## [DATASET CONTENT]

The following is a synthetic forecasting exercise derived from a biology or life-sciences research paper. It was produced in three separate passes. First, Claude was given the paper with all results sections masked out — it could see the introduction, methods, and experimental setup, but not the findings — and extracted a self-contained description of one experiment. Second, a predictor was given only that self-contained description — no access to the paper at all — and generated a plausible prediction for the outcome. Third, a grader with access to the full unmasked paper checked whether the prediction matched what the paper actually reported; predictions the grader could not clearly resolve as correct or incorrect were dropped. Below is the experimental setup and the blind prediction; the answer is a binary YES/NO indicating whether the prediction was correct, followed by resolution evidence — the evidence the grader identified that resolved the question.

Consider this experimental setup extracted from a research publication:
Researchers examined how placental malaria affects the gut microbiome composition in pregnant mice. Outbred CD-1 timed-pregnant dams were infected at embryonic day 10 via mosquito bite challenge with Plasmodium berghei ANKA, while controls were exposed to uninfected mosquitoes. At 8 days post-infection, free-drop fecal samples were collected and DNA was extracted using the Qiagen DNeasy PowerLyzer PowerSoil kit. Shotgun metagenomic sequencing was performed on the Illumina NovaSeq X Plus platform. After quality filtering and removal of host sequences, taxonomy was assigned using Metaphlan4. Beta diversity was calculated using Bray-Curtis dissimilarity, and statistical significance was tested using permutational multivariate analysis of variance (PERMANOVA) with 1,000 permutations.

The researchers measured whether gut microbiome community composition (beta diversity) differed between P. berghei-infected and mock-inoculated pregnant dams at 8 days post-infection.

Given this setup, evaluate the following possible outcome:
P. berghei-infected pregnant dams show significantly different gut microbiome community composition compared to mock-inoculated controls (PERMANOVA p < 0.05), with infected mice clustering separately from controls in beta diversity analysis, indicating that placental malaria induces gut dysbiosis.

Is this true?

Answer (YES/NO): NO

* * *

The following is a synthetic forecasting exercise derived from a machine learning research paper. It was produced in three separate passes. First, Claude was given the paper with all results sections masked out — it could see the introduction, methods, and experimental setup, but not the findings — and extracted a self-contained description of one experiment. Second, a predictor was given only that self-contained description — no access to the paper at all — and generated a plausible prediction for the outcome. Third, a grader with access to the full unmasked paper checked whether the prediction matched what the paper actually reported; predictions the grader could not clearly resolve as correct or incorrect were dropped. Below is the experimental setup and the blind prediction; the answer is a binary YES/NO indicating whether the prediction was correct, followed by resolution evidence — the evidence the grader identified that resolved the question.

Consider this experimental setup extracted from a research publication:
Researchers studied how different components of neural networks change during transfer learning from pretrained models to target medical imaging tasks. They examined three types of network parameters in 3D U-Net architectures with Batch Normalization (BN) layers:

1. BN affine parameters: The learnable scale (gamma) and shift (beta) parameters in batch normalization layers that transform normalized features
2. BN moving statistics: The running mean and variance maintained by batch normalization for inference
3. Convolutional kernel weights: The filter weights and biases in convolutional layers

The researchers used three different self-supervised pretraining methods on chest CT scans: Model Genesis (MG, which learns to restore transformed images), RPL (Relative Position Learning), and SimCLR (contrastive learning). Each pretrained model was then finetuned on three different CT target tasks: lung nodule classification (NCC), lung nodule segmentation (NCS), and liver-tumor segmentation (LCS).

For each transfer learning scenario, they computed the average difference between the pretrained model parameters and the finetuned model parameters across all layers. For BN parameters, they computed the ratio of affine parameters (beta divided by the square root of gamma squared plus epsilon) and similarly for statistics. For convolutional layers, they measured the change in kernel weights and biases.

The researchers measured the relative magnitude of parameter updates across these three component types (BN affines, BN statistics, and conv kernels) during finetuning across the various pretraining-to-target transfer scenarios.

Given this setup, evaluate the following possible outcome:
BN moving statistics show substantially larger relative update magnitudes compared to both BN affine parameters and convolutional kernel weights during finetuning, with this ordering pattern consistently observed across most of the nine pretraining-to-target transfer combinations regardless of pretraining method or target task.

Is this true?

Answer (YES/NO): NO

## [WHAT THE EXERCISE ASKS]
Show every line of the material above in which "mock" is present.

## [RESULT FOR THIS TASK]
The researchers measured whether gut microbiome community composition (beta diversity) differed between P. berghei-infected and mock-inoculated pregnant dams at 8 days post-infection.
P. berghei-infected pregnant dams show significantly different gut microbiome community composition compared to mock-inoculated controls (PERMANOVA p < 0.05), with infected mice clustering separately from controls in beta diversity analysis, indicating that placental malaria induces gut dysbiosis.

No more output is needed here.